__Task directions__
Check each line of the listing below for the string "California", and give only how many lines hold it.

__Data__
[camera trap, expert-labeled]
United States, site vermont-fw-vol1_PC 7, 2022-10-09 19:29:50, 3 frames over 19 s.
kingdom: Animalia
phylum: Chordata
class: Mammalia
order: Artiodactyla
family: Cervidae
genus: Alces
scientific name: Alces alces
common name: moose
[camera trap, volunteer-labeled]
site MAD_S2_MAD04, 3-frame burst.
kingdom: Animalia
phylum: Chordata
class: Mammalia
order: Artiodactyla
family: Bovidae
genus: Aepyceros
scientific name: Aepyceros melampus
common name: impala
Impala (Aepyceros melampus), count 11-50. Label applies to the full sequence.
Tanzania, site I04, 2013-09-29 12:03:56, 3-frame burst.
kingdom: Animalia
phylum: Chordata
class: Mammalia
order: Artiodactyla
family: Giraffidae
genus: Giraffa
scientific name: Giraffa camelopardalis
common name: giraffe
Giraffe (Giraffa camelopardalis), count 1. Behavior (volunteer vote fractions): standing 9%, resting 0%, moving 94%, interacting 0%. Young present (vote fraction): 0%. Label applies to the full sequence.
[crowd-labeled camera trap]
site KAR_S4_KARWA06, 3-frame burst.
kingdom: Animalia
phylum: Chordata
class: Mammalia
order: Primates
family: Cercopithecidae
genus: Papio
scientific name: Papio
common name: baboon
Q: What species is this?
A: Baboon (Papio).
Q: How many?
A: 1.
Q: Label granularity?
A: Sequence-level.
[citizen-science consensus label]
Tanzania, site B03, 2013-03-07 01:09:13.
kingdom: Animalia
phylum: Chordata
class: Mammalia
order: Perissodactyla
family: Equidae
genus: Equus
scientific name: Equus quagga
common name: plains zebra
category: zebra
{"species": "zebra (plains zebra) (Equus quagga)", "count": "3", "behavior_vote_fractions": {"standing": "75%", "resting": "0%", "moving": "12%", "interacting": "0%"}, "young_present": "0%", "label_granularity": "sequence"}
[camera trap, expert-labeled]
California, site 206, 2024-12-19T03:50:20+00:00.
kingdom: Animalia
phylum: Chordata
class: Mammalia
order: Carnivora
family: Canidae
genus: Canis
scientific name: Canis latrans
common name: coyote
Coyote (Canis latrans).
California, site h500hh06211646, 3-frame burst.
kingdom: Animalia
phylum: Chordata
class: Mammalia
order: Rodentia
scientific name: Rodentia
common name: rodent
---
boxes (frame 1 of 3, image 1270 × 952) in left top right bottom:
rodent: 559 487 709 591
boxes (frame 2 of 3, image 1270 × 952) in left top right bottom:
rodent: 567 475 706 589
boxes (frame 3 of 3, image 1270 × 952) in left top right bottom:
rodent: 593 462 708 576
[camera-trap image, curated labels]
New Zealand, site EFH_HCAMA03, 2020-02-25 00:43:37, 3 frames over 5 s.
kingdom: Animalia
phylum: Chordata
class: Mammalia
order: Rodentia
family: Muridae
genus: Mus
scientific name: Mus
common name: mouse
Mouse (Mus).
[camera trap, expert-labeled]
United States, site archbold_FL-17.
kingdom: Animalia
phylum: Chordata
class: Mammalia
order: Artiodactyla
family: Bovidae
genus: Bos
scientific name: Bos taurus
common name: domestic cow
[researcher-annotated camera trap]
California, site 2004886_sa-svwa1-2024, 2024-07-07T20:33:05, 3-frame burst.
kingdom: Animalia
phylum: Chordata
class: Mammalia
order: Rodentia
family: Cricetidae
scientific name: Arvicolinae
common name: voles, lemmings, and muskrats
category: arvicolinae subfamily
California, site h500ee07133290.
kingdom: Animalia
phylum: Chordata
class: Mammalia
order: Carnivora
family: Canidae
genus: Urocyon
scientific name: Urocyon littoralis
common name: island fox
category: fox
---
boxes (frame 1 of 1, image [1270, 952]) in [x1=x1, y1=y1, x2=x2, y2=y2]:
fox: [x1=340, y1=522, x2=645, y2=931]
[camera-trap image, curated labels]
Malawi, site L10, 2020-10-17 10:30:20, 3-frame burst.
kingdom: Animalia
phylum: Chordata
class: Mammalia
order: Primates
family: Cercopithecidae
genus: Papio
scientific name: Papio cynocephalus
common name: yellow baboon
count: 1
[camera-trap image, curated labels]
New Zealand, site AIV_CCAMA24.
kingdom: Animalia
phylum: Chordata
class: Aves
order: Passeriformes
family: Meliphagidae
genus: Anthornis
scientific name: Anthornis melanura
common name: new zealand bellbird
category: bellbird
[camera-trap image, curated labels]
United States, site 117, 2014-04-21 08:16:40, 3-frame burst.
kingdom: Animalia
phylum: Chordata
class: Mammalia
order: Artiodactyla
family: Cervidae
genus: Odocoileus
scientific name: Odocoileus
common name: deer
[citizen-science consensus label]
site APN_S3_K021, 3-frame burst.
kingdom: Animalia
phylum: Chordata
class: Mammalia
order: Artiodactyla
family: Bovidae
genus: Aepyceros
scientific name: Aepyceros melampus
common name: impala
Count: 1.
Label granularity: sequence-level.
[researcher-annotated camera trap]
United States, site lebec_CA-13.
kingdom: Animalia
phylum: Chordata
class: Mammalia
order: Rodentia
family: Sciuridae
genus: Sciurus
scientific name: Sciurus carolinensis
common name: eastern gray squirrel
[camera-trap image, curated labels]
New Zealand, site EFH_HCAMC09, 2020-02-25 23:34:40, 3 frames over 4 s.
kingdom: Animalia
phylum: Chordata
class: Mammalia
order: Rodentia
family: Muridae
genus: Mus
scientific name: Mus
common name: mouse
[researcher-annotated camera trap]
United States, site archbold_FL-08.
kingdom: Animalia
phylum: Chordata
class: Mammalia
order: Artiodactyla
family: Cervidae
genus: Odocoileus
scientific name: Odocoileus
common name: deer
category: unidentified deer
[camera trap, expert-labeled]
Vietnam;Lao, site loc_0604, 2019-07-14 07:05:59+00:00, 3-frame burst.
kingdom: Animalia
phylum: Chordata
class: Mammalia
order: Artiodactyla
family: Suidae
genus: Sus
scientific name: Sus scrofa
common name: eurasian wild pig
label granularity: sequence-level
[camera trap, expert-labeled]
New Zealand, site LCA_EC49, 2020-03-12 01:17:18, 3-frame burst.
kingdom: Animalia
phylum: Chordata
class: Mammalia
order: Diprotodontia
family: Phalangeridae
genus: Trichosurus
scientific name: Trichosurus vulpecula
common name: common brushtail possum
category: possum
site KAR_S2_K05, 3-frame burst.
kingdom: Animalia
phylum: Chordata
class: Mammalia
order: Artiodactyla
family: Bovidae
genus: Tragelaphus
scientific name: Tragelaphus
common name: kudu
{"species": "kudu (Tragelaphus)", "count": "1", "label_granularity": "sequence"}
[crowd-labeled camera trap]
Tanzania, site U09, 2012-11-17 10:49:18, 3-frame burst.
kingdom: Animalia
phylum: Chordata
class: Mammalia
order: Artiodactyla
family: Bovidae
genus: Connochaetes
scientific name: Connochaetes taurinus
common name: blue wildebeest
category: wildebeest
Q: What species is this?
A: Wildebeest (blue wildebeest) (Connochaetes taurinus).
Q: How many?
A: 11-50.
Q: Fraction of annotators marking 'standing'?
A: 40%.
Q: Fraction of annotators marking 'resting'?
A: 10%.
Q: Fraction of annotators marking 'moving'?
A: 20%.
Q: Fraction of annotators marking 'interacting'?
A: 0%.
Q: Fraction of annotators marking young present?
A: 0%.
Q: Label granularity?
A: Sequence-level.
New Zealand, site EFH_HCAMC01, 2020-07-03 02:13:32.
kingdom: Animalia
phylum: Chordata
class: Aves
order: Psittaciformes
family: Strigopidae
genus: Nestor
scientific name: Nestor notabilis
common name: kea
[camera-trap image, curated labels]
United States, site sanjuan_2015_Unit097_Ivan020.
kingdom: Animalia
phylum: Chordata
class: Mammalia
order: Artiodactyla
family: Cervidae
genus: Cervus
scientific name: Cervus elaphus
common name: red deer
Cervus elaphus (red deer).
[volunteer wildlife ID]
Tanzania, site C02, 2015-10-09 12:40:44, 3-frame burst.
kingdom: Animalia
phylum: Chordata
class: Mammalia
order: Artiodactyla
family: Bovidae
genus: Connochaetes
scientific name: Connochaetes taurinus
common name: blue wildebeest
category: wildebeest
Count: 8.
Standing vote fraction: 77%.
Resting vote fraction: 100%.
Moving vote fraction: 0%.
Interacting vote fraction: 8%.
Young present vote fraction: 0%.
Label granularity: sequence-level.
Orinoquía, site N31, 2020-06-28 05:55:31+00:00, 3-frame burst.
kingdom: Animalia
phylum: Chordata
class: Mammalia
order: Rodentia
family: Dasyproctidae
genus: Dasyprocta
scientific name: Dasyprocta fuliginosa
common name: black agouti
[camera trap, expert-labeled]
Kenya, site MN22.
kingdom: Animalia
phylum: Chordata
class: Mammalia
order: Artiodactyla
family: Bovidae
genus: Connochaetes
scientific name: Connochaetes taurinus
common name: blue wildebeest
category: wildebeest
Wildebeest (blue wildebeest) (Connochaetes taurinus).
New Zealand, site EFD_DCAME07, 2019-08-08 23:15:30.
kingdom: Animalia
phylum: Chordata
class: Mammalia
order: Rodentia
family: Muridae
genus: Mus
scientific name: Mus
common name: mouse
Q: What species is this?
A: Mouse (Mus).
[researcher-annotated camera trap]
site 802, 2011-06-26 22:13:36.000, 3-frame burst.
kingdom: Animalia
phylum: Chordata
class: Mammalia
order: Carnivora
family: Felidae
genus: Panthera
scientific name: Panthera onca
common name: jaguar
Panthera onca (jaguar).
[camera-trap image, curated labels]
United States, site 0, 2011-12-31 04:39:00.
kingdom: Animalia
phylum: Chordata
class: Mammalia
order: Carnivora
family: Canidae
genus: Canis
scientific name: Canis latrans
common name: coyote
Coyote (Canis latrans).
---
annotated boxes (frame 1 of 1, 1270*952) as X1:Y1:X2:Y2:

__Solution to this problem__
4